湖陽城北,梵山宿家。
驟雨初停,僅留縷縷金色的光芒從云層中穿射而出。被雨打落的花瓣星星點點的綴在湖面上。
臨湖窗邊,一只骨節勻稱,似初雪般白的手輕輕繞著一條綢帶,懶懶搭在窗沿上。
“我管他去死。”少女只垂眸看手中的綢帶,仿若說了再普通不過的一句話。
“鈴音小姐,鳴山少爺是您的哥哥呀,您若是不救他,他可就可就”伏在地上的侍女有些哽咽,只顧俯首磕頭。
“我哥哥我母親可只有我一個女兒,我可不認什么哥哥的。”鈴音瞟向伏在地上的侍女,淡聲說道。
“你有空求我,不若去求求我爹爹,想必他是愿意救他一命的,拿了梵山的布防圖去討好無鋒,他倒是聰穎。”
侍女抬起頭,似乎對她有些嘲諷的話有些無言以對,只囁嚅著小聲喃喃“您是長老們親自指定的下一任宿家家主,您說話自然自然是有用的”
看著鈴音不知何時已直直盯著她的有些淡漠的眸子,她停住了要說的話。
只聞少女嗤笑了一聲“我可保不住他,一個婢子靠下作手段生下來的骯臟血脈,卻肖想宿家掌門人。”
“他也不怕折了他的賤命。”看著侍女頭頂簪的玉蘭珠花,鈴音勾唇笑了笑,徑直向將她走去。
侍女看著落去手中的白綢,仰起哭的楚楚可憐的削尖面龐,有些疑惑地望向站在身前的少女。
只見她面若白玉,秀眉杏眸,平日總噙著笑意的眼眸此刻淡漠無波。她輕啟唇道“賜你了,你對他的情意,還是去地下敘吧。”隨即攏了攏披風,提裙出了門。
梵山宿家,是江湖中除了宮門之外,最為出名的正派勢力,以綺羅劍術揚名江湖,因世代與宮門交好,被無鋒視為敵對派系。

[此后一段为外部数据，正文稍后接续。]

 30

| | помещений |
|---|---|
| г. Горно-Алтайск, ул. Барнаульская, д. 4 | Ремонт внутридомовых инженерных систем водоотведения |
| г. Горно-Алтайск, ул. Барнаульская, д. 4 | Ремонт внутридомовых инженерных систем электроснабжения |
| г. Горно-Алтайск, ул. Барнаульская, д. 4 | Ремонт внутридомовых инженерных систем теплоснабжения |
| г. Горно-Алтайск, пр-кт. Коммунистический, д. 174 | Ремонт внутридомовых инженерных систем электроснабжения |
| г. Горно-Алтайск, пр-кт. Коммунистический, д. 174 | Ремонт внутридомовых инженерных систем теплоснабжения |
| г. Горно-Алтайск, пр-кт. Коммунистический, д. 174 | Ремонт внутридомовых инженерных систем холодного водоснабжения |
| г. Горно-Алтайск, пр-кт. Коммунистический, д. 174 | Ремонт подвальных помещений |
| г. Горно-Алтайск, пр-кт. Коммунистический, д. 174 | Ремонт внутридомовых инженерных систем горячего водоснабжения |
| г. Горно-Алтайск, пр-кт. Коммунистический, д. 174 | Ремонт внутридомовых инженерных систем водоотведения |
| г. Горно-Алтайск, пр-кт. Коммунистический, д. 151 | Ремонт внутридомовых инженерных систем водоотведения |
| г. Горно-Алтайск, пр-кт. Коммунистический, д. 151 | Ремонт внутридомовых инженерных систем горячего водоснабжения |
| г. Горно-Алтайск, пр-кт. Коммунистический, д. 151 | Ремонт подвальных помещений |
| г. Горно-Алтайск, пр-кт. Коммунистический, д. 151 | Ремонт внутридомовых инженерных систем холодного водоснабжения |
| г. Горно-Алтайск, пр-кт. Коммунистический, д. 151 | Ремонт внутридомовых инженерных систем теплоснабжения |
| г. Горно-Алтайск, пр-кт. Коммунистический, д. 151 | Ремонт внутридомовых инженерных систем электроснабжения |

此次宿鳴山盜取梵山布防圖,私自勾結無鋒,是想依靠無鋒勢力謀取宿家繼承人之位。然而布防圖落入無鋒手中,盡管一時之間無鋒無法破取宿家獨有的秘密標記,但梵山已經不再像從前那般銅墻鐵壁。宿鈴音身為還未長成的下一任掌門人,必然是無鋒的重點關注對象。
“依老夫看來,不若將鈴音送往宮門暫住,托宮門照料一段時間,待梵山防御重新更改完善,再將鈴音接回來,各位意下如何。”梅長老撫了撫胡須看向身旁三位長老。
“自無不可,只是宮門”竹長老有些猶豫,“宮門向來不接受外來之人,更何況鈴音乃我梵山下一任家主,若將鈴音送往宮門,恐怕宮門那邊會覺不妥啊。”
“這有什么,吾已去信宮門三位長老,他們已經同意鈴音暫住宮門。”梅長老揮了揮手,爽朗道。
“只是當前正值宮氏家族為少主宮喚羽選取新娘之際,若想不引起無鋒注意,只能委屈鈴音假扮新娘進入宮門了。”蘭長老說到此,嘆了口氣。
菊長老押了口茶,緩緩說道“可若是鈴音不愿”
大殿中一時間沉寂了下來。唯有熱茶的清香與大殿中燃著的香燭味交織在一起,淡淡的彌漫在空氣中。
隨著推門聲響起,一道清澈的嗓音傳來“我愿意進入宮門。”
少女緩行至座前,向四位長老躬身行了禮。緩緩重復道“長老們不必憂心,鈴音愿意的,鈴音不覺得委屈。”
蘭長老看著少女乖巧的眉眼,輕嘆了口氣“家主如今正在處置宿鳴山,尚在天牢中,他此次翻下大錯,宿家是容不得他了。”說到此處,她一向柔和慈善的面龐嚴肅了起來。
自宿夫人郁結而終后,蘭長老心疼鈴音小小年紀失去生母,一向將她當做親生女兒愛護,想到此次的無妄之災,自是恨不得一劍殺了宿鳴山那個孽障。